Set task>
Identify each line of the data below that contains the word "light", and copy those lines.

Dataset content>

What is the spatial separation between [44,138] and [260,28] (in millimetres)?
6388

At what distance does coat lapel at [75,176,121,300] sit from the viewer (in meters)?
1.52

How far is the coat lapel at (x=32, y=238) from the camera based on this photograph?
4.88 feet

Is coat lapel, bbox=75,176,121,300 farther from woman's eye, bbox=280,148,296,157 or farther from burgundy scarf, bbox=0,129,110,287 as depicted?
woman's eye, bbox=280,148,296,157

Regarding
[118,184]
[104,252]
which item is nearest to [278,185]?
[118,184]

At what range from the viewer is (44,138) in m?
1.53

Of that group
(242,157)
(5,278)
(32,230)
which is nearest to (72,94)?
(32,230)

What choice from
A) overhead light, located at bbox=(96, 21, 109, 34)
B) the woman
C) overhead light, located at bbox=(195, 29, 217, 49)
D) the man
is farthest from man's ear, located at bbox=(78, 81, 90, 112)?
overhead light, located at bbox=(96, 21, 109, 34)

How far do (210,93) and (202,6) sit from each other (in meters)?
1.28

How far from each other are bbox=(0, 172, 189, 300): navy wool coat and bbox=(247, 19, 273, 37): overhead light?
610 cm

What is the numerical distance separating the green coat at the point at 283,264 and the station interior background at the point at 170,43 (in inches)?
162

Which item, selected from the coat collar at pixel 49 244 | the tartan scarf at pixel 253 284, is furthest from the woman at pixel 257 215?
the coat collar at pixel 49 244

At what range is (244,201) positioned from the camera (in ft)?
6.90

---

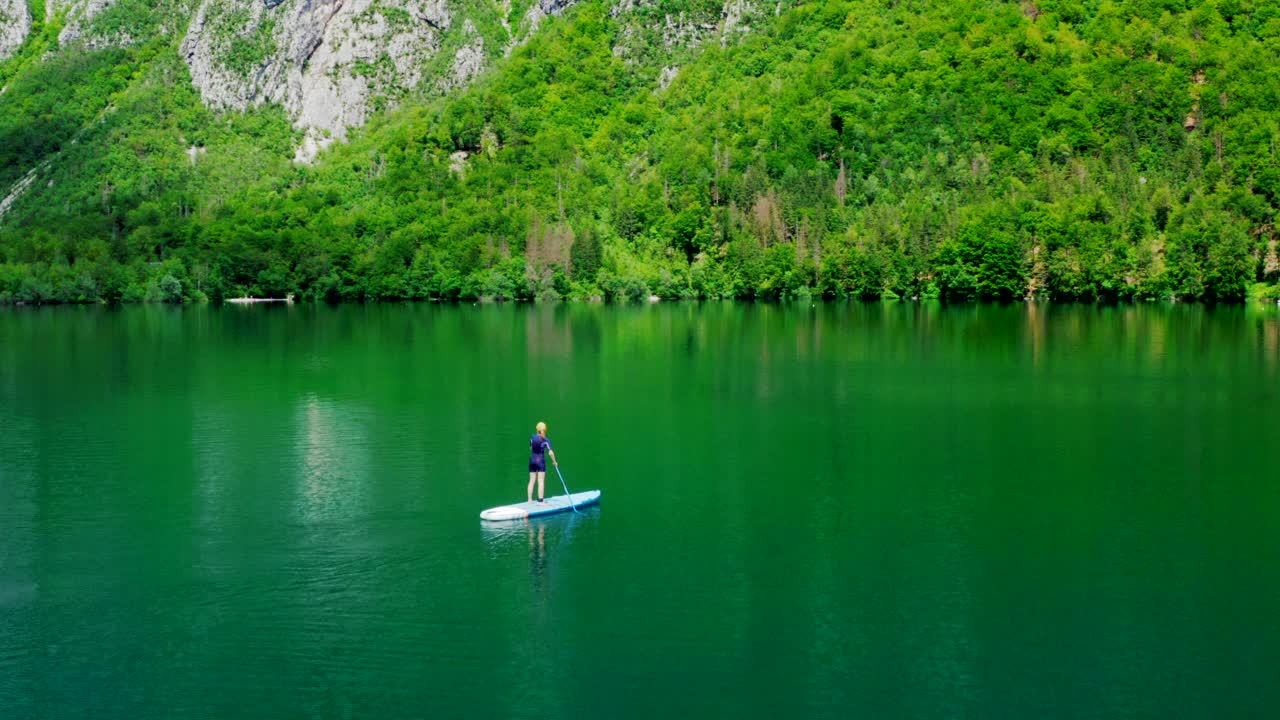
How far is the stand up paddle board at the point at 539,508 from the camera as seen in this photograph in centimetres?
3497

Result of the exercise>
A) overhead light, located at bbox=(96, 21, 109, 34)
C) overhead light, located at bbox=(195, 29, 217, 49)
overhead light, located at bbox=(96, 21, 109, 34)
How far from each other are bbox=(0, 172, 189, 300): navy wool coat and bbox=(247, 19, 273, 37): overhead light?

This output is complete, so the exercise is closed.